The group met this morning at Plaça de Catalunya for our tour down las Ramblas and through the center of the old city. Catalunya is a public square at the head of the Ramblas and has an interesting fountain (above) that, if you drink from it, supposedly makes you "of Barcelona." I was tempted, but I was worried that drinking it would also make me "of the pigeons," so I passed. We headed down the pramenade toward the sea. The public thoroughfare used to be a riverbed that lined the old wall of the city, but by the mid-nineteenth century the wall came down and the backs of the old buildings started to take on facades that you see below.

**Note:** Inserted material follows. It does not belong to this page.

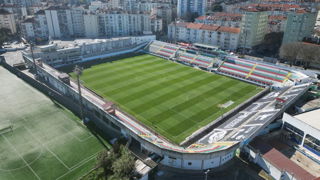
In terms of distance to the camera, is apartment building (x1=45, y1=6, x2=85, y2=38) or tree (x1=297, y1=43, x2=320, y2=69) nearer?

We eventually ended up at the Basilica de Santa Maria del Mar and sketched while listening to some pretty impressive organ. The building (below) isn't so much reminiscent of a specific time in history as it is the product of the passage of time itself. There is a quality aquired by such lengthy existence that can't be calculated or explained.
Outside our instructor got bombarded by this old woman rambling on for about 15 minutes in the most dramatic spanish I could imagine. She appeared to be giving an animated peoples history of Barcelona, and we were all very much amused.
Towards the end of the walk, we saw a pretty interesting facade technique illustrated on the building below. I forget the term for it, but it basically means graffiti, but the official kind, not the crap tagging that Barcelona has on every steel security door. The do it by layering different kinds of stucco on the facade and then peeling away the outer layers of it before it dries. Pretty simple, but they get some incredible detail.